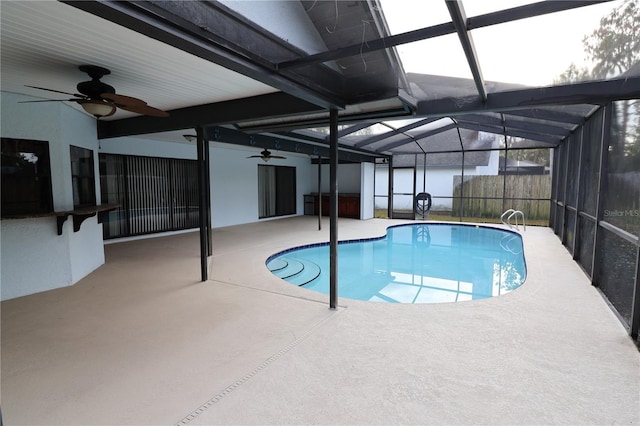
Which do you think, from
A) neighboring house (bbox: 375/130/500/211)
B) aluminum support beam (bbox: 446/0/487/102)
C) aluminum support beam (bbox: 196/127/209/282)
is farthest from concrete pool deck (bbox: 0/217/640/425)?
neighboring house (bbox: 375/130/500/211)

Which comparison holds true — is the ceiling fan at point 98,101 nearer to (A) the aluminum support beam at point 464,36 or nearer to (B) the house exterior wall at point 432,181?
(A) the aluminum support beam at point 464,36

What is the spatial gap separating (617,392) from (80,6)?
3615mm

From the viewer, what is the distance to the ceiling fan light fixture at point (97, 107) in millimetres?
2639

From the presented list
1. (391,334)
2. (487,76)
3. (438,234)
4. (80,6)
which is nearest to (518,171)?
(438,234)

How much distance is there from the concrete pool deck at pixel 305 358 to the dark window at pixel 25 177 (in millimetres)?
1095

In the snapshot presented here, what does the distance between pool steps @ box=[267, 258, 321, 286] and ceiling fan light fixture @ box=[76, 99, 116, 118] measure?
3.37 metres

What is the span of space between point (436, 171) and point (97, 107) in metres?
12.1

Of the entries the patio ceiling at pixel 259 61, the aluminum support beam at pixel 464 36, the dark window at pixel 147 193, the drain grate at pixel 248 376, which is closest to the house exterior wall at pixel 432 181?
the dark window at pixel 147 193

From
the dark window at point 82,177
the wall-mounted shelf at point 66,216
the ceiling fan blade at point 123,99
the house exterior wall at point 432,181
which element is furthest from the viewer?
the house exterior wall at point 432,181

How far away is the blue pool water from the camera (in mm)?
4980

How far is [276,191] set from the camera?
38.6ft

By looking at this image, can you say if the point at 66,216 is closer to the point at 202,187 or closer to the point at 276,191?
the point at 202,187

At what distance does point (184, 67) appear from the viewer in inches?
106

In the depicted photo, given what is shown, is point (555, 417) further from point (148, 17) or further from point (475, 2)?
point (148, 17)
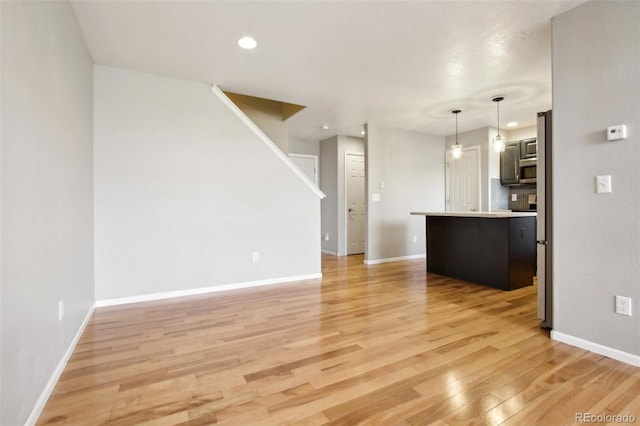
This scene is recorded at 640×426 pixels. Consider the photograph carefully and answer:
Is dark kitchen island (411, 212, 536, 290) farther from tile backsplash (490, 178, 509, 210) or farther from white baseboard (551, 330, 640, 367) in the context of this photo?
tile backsplash (490, 178, 509, 210)

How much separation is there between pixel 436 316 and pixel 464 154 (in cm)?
424

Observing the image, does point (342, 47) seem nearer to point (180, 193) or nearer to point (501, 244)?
point (180, 193)

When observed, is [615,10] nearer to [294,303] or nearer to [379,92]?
[379,92]

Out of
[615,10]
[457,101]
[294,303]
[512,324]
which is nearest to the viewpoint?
[615,10]

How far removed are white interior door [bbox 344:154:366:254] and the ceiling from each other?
7.30ft

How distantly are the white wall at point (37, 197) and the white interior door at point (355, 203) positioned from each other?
4686mm

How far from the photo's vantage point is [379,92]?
12.7 ft

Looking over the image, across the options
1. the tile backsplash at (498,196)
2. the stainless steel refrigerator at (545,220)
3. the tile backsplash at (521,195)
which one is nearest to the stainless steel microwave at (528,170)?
the tile backsplash at (521,195)

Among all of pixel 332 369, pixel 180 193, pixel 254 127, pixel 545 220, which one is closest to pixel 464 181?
pixel 545 220

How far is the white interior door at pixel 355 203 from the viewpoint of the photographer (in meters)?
6.42

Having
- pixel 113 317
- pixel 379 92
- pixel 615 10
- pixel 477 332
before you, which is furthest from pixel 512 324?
pixel 113 317

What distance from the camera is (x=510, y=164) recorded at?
18.5 ft

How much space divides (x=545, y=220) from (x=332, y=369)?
2068mm

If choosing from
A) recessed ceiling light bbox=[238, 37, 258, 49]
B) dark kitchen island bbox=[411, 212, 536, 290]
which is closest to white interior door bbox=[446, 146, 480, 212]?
dark kitchen island bbox=[411, 212, 536, 290]
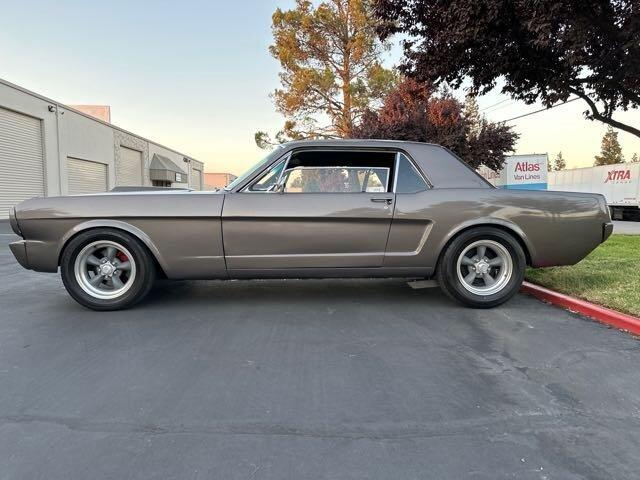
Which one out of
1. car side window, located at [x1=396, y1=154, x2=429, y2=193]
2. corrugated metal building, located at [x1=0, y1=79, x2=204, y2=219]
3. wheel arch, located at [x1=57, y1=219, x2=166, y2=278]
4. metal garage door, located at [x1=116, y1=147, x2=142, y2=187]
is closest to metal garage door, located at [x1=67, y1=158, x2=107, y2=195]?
corrugated metal building, located at [x1=0, y1=79, x2=204, y2=219]

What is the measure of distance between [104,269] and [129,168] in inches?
1192

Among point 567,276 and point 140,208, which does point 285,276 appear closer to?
point 140,208

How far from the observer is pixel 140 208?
4133 millimetres

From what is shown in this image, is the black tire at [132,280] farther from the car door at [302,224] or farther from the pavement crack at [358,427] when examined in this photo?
the pavement crack at [358,427]

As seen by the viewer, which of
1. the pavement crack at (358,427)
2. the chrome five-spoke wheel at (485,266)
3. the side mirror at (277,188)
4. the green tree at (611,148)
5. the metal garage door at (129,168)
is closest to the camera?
the pavement crack at (358,427)

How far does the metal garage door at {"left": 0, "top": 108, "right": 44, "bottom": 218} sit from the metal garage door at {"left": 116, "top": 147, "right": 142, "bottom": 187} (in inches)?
315

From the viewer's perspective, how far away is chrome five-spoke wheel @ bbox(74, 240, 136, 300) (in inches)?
165

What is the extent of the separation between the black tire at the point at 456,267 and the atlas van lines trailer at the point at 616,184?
70.3 feet

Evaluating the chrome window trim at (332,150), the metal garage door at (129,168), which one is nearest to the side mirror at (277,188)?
------------------------
# WHAT IS ASKED:
Copy every one of the records above word for word, leaving out the pictures.

# EXERCISE RESULT:
Which do you think, from
A) neighboring house (bbox: 375/130/500/211)
B) aluminum support beam (bbox: 446/0/487/102)
C) aluminum support beam (bbox: 196/127/209/282)
is farthest from concrete pool deck (bbox: 0/217/640/425)?
neighboring house (bbox: 375/130/500/211)

Which comparison holds true — is the ceiling fan at point 98,101 nearer to (A) the aluminum support beam at point 464,36 or nearer to (B) the house exterior wall at point 432,181?
(A) the aluminum support beam at point 464,36

What is the spatial gap separating (617,392) from (80,6)?
3615mm

From the viewer, what is the distance to the ceiling fan light fixture at point (97, 107) in millimetres?
2639

From the presented list
1. (391,334)
2. (487,76)
3. (438,234)
4. (80,6)
which is nearest to (518,171)?
(438,234)

How much distance is there from the concrete pool deck at pixel 305 358 to the dark window at pixel 25 177 (in millimetres)?
1095

In the snapshot presented here, what does the distance between pool steps @ box=[267, 258, 321, 286] and ceiling fan light fixture @ box=[76, 99, 116, 118] measure?
3.37 metres

What is the span of space between point (436, 171) and point (97, 107) in metres?
12.1

Of the entries the patio ceiling at pixel 259 61, the aluminum support beam at pixel 464 36, the dark window at pixel 147 193, the drain grate at pixel 248 376, which is closest to the house exterior wall at pixel 432 181?
the dark window at pixel 147 193

From
the dark window at point 82,177
the wall-mounted shelf at point 66,216
the ceiling fan blade at point 123,99
the house exterior wall at point 432,181
which element is furthest from the viewer?
the house exterior wall at point 432,181

How far away is the blue pool water from the camera (in mm)?
4980

How far is [276,191] set from the camera?
38.6ft

By looking at this image, can you say if the point at 66,216 is closer to the point at 202,187 or closer to the point at 276,191?
the point at 202,187

At what distance does point (184, 67) appear from the viewer in inches?
106

In the depicted photo, given what is shown, is point (555, 417) further from point (148, 17) or further from point (475, 2)?
point (148, 17)
This scene is recorded at 640×426 pixels. Consider the photograph carefully and answer:
Is dark kitchen island (411, 212, 536, 290) farther from tile backsplash (490, 178, 509, 210) or farther from white baseboard (551, 330, 640, 367) in the context of this photo?
tile backsplash (490, 178, 509, 210)

How much separation is there between pixel 436 316 and pixel 464 154 (in cm)?
424

Observing the image, does point (342, 47) seem nearer to point (180, 193) or nearer to point (501, 244)?
point (180, 193)

When observed, is [615,10] nearer to [294,303] or nearer to [379,92]?
[379,92]

Out of
[615,10]
[457,101]
[294,303]
[512,324]
which is nearest to the viewpoint?
[615,10]

How far removed are white interior door [bbox 344:154:366:254] and the ceiling from each other?
7.30ft

How distantly are the white wall at point (37, 197) and the white interior door at point (355, 203) positioned from each other?
4686mm

How far from the photo's vantage point is [379,92]?
12.7 ft

Looking over the image, across the options
1. the tile backsplash at (498,196)
2. the stainless steel refrigerator at (545,220)
3. the tile backsplash at (521,195)
which one is nearest to the stainless steel microwave at (528,170)?
the tile backsplash at (521,195)

Among all of pixel 332 369, pixel 180 193, pixel 254 127, pixel 545 220, which one is closest to pixel 464 181?
pixel 545 220

How far is the white interior door at pixel 355 203 from the viewpoint of the photographer (in meters)?
6.42

Having
- pixel 113 317
- pixel 379 92
- pixel 615 10
- pixel 477 332
before you, which is furthest from pixel 512 324?
pixel 113 317

What distance from the camera is (x=510, y=164) recorded at?
18.5 ft

How much space divides (x=545, y=220) from (x=332, y=369)?
2068mm

If choosing from
A) recessed ceiling light bbox=[238, 37, 258, 49]
B) dark kitchen island bbox=[411, 212, 536, 290]
which is closest to white interior door bbox=[446, 146, 480, 212]?
dark kitchen island bbox=[411, 212, 536, 290]
Which one out of
1. car side window, located at [x1=396, y1=154, x2=429, y2=193]
2. corrugated metal building, located at [x1=0, y1=79, x2=204, y2=219]
3. wheel arch, located at [x1=57, y1=219, x2=166, y2=278]
4. metal garage door, located at [x1=116, y1=147, x2=142, y2=187]
is closest to metal garage door, located at [x1=67, y1=158, x2=107, y2=195]?
corrugated metal building, located at [x1=0, y1=79, x2=204, y2=219]

What is the measure of distance between [104,269] and [129,168] in inches?
1192

Among point 567,276 and point 140,208, which does point 285,276 appear closer to?
point 140,208

How far from the observer is pixel 140 208?
4133 millimetres

From what is shown in this image, is the black tire at [132,280] farther from the car door at [302,224] or farther from the pavement crack at [358,427] when examined in this photo?
the pavement crack at [358,427]

As seen by the viewer, which of
1. the pavement crack at (358,427)
2. the chrome five-spoke wheel at (485,266)
3. the side mirror at (277,188)
4. the green tree at (611,148)
5. the metal garage door at (129,168)
is closest to the camera?
the pavement crack at (358,427)

How far does the metal garage door at {"left": 0, "top": 108, "right": 44, "bottom": 218} sit from the metal garage door at {"left": 116, "top": 147, "right": 142, "bottom": 187} (in inches)?
315

From the viewer's perspective, how far away is chrome five-spoke wheel @ bbox(74, 240, 136, 300) (in inches)?
165

What is the extent of the separation between the black tire at the point at 456,267 and the atlas van lines trailer at the point at 616,184?
70.3 feet

Evaluating the chrome window trim at (332,150), the metal garage door at (129,168), which one is nearest to the side mirror at (277,188)?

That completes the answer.